25 Years

Christ Covenant marks anniversary with homecoming, much reflection

Christ Covenant Church P.C.A. members surround and lay hands on the Rev. Seth Hammond, as he is installed as the church’s new senior pastor by founding pastor, the Rev. Jim Barnes (directly behind Barnes), during a church service in May 2017.
Reflection, fellowship and homecoming marked Visions Sunday celebration for Christ Covenant Church P.C.A., when its members celebrated its 25th anniversary Sunday, Aug. 18, with a service and luncheon at the church, 12915 Kingston Pike.

“It was an amazing experience, and it was a milestone event for sure,” said current lead pastor, the Rev.

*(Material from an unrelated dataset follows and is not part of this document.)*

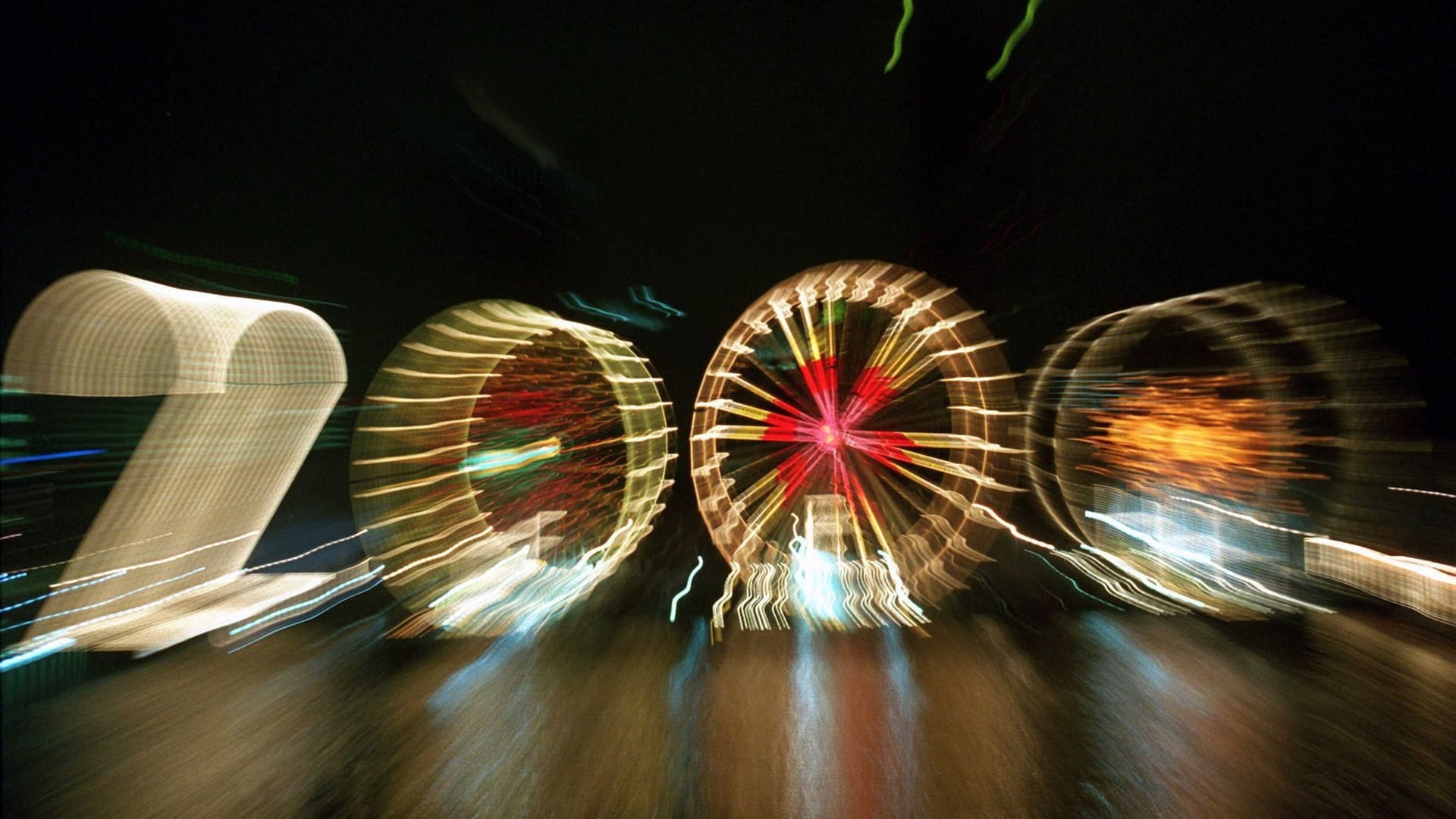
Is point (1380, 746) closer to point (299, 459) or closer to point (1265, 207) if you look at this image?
point (1265, 207)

Seth Hammond.

“It was kind of like a homecoming,” said Teresa Pratt, Christ Covenant’s director of media and design.

“Yes, some people came back to celebrate with us,” Hammond added. “We wanted to celebrate big because God has done a lot of big things through His church and through His people.”

One of those who returned was founding pastor, the Rev. Jim Barnes, who in August 1994 was called by Cedar Springs Presbyterian Church to be a planter for Christ Covenant.

“There are no words to say how much I miss this church,” Barnes said during the service Aug. 18. “I’m sure I will never find another church like this.”

Now retired and living in the Nashville area, he remembered being called to start a new church in Farragut with a focus on prayer, fellowship and discipleship.

“I’ve thought about this church so often, about how blessed it is to feel (the spirit and truth) and I saw it this morning,” Barnes said. “I haven’t felt this in a long time.

“You don’t realize you’re getting the Word, you’re getting fellowship and you are coming together in the most hostile world we have ever seen.”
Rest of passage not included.